In a probabilistic simulation like REDARS, the software generates many events and performs a statistical analysis of the results. For the Shelby County demonstration, REDARS used a “walk-through” period of 50,000 years. For each year of the walk-through, regional earthquake models developed by the U.S. Geological Survey are randomly sampled to predict whether an earthquake will occur in that year. At the end, the combined results of the earthquakes are used to develop probabilistic estimates of losses resulting from earthquake damage.

Random sampling for Shelby County resulted in 2,321 earthquakes during the walk-through with magnitudes ranging from 5.0 to 8.0 on the Richter scale.

It pays to have confidence

The goal of conducting a long walk-through period, or running multiple simulations, is to build up enough statistics to yield what the statisticians call good confidence levels and limits (CLLs). The Shelby County demonstration yielded 95% confidence that the true value of the average annual loss was within ±12.6% of the computed average annual loss. That was considered acceptable.

Since the Shelby County experiment, the REDARS group has incorporated more advanced statistical analysis methods into the software. The new methods reduce the walk-through period needed to achieve the desired CLLs.

Another upgrade since the Shelby County simulations is the inclusion of a variable-demand traffic model that estimates how trip demands and travel times will vary with traffic congestion after an earthquake. The early REDARS evaluated how traffic flow would change depending on congestion, but did not account for the fact that, as damage and congestion increases, fewer potential travelers will choose to travel. Use of the variable-demand model will improve REDARS’ estimates of travel times and economic losses.

REDARS is scheduled to be available as public-domain software by the end of next year. Between now and then, Werner and his colleagues will be programming and testing the software. As the release date nears, they plan to run another demonstration on an actual highway network to show the software’s applicability for potential users.

Werner will present a paper on the subject of the REDARS software at the 13th World Conference on Earthquake Engineering in Vancouver, British Columbia, Aug. 1-6. His co-authors on the paper are his co-workers and fellow contributors to REDARS: Craig E. Taylor, Natural Hazards Management Inc., Torrance, Calif.; Sungbin Cho, Charles K. Huyck and Ronald T. Eguchi, ImageCat Inc., Long Beach, Calif.; Jean-Paul Lavoie and Chip Eitzel, Geodesy, San Francisco; and James E. Moore II, the University of Southern California, Los Angeles.

“I like to look at REDARS as a decision-guidance tool where one can first look at the highway network as is, with no seismic improvement,” said Werner, “and then proceed with this risk analysis and estimate potential risks and losses due to earthquake damage to the as-is system.
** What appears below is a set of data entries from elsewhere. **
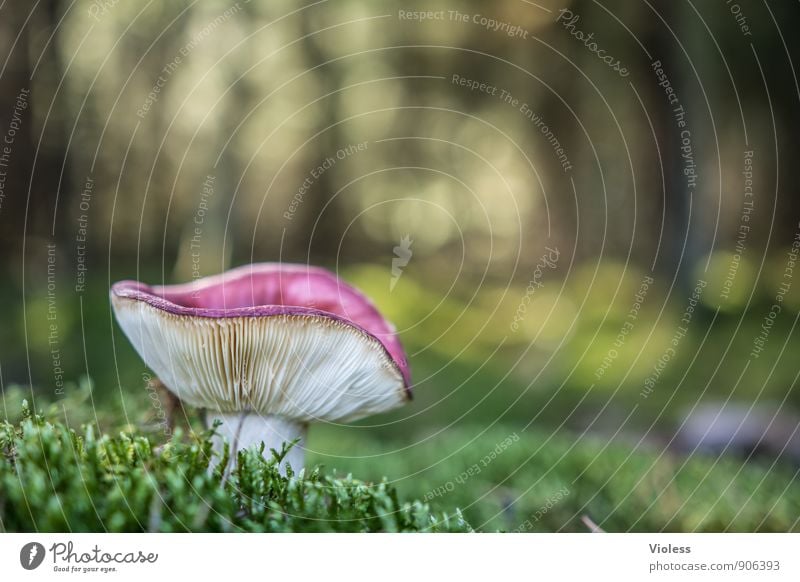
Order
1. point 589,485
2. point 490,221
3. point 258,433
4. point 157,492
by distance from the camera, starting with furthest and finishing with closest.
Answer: point 490,221 → point 589,485 → point 258,433 → point 157,492

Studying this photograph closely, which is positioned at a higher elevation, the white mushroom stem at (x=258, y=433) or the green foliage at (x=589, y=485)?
the white mushroom stem at (x=258, y=433)

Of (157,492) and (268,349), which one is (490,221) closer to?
(268,349)

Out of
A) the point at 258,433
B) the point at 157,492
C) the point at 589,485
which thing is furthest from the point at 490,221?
the point at 157,492

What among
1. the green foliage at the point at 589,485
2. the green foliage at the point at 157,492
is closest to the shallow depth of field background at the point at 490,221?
the green foliage at the point at 589,485

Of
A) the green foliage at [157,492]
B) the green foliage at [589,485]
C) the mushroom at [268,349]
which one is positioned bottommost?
the green foliage at [589,485]

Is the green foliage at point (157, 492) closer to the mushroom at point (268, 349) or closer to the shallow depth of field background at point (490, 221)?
the mushroom at point (268, 349)
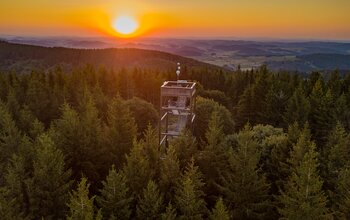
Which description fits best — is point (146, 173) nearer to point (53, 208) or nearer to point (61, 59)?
point (53, 208)

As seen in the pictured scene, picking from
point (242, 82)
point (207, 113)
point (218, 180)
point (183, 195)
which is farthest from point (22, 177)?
point (242, 82)

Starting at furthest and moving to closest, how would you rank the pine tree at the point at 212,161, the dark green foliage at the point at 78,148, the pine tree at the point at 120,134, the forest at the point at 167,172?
the pine tree at the point at 120,134 → the dark green foliage at the point at 78,148 → the pine tree at the point at 212,161 → the forest at the point at 167,172

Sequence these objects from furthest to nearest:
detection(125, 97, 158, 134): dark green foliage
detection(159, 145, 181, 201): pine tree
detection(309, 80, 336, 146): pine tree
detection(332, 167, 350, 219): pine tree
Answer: detection(309, 80, 336, 146): pine tree
detection(125, 97, 158, 134): dark green foliage
detection(159, 145, 181, 201): pine tree
detection(332, 167, 350, 219): pine tree

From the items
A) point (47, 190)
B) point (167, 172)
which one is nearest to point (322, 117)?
point (167, 172)

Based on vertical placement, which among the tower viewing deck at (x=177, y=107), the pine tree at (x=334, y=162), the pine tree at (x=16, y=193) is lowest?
the pine tree at (x=16, y=193)

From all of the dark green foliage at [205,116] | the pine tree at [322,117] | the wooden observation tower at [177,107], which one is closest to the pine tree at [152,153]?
→ the wooden observation tower at [177,107]

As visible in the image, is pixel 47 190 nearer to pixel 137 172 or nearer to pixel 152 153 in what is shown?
pixel 137 172

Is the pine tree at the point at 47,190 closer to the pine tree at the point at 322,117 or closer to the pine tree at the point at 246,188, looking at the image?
the pine tree at the point at 246,188

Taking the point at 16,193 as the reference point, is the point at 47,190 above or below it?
above

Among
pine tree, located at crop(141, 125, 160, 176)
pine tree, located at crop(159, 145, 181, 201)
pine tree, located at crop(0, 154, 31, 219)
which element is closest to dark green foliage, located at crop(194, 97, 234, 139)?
pine tree, located at crop(141, 125, 160, 176)

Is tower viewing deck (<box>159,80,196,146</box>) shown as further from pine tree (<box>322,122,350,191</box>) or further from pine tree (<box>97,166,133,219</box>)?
pine tree (<box>322,122,350,191</box>)

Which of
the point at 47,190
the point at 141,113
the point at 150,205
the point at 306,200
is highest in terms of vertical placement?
the point at 306,200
Then one can ask, ‘What if we strengthen certain bridges in the highway network?’ This will have a certain initial design/construction cost associated with it. Next, the REDARS risk analysis can be repeated using a model that now includes these strengthened bridges in order to determine how much the risks and losses are reduced as a result of these bridge improvements.”

The transportation agency can run several simulations with different seismic improvement options and see which one would be most cost-effective. It can investigate where a new roadway would be least likely to suffer earthquake damage while increasing system redundancy and traffic capacity. The agency can plan how to reroute traffic after a quake, possibly converting some two-way routes to one-way routes, for example, to improve overall traffic flow or improve access to a medical center, airport or other emergency-response facility.

By studying the effects of virtual earthquakes in REDARS, agencies around the country have a better chance to minimize damage when a real earthquake hits.